Katulistiwa merupakan kompetisi tahunan telah diadakan kali kesembilan oleh Lingkar Studi Mahasiswa Ekonomi dan Bisnis (LSME) Fakultas Ekonomi Bisnis (FEB) UB. Tahun ini, tema yang diusung adalah “Strategi dan Inovasi Pembangunan di Era Digital Untuk Menyongsong Indonesia Emas 2045”. Dengan tema tersebut, kompetisi ini menampung ide-ide menarik dari pemikiran mahasiswa terkait dengan pembangunan.

Tim dari PENS ini diketuai oleh Wahyu Kurniawan Arbi Program Studi (Prodi) D4 Teknik Elektronika, Mochammad Ristra Mahardinata dan Adriel Praba Wicaksono dari Prodi D4 Teknik Telekomunikasi. Ketiganya merupakan mahasiswa angkatan 2013. Judul yang diangkat oleh tim ini adalah “Curvis Map: Informasi Warisan Budaya Indonesia Sebagai Upaya Pelestarian Seni Budaya dan Kuliner Tradisional”. Judul ini dibuat berdasarkan ide dari mereka, yakni pelestarian budaya yang dikombinasikan dengan teknologi.

Ide inovatif tersebut mampu mengantar tim ini melalui tiga tahap kompetisi yakni seleksi abstrak, seleksi full paper dan final. Dari tahap seleksi abstrak dan full paper, diambil 12 tim yang berkesempatan mempresentasikan ide yang telah dituangkan pada judul masing-masing pada babak final.

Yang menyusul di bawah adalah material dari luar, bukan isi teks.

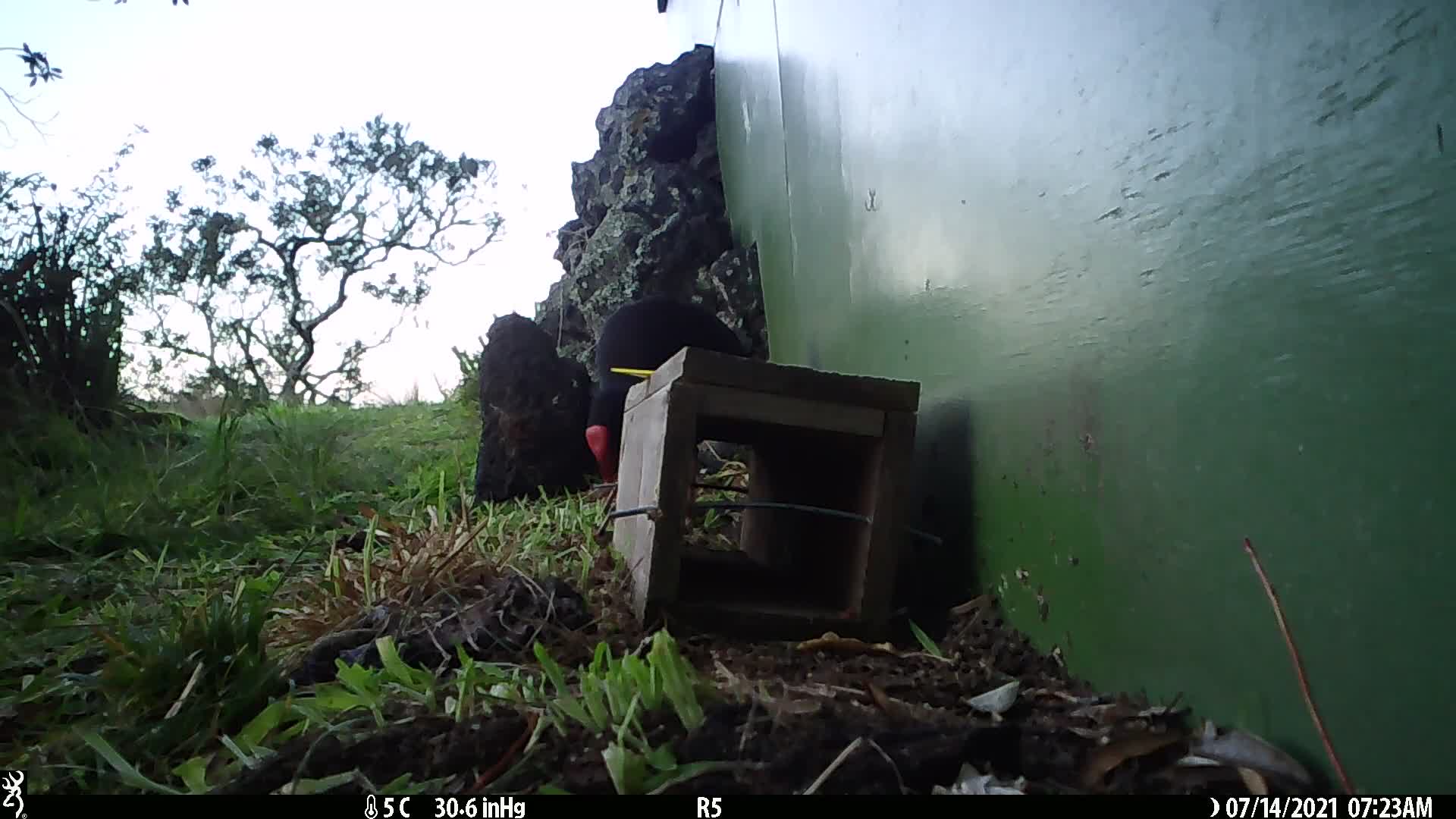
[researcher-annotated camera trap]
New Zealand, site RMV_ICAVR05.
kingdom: Animalia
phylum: Chordata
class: Aves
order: Gruiformes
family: Rallidae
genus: Porphyrio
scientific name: Porphyrio melanotus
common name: australasian swamphen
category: pukeko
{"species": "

Dalam babak final terdapat studi kasus yang juga merupakan indikator penilaian. Berbagai tahap tersebut, akan menentukan juara yang mendapat reward berupa uang pembinaan, trophy dan juga sertifikat. Selain itu, sebagai reward tambahan, tim yang lolos babak final pada hari terakhir melakukan fieldtrip di Kota Batu.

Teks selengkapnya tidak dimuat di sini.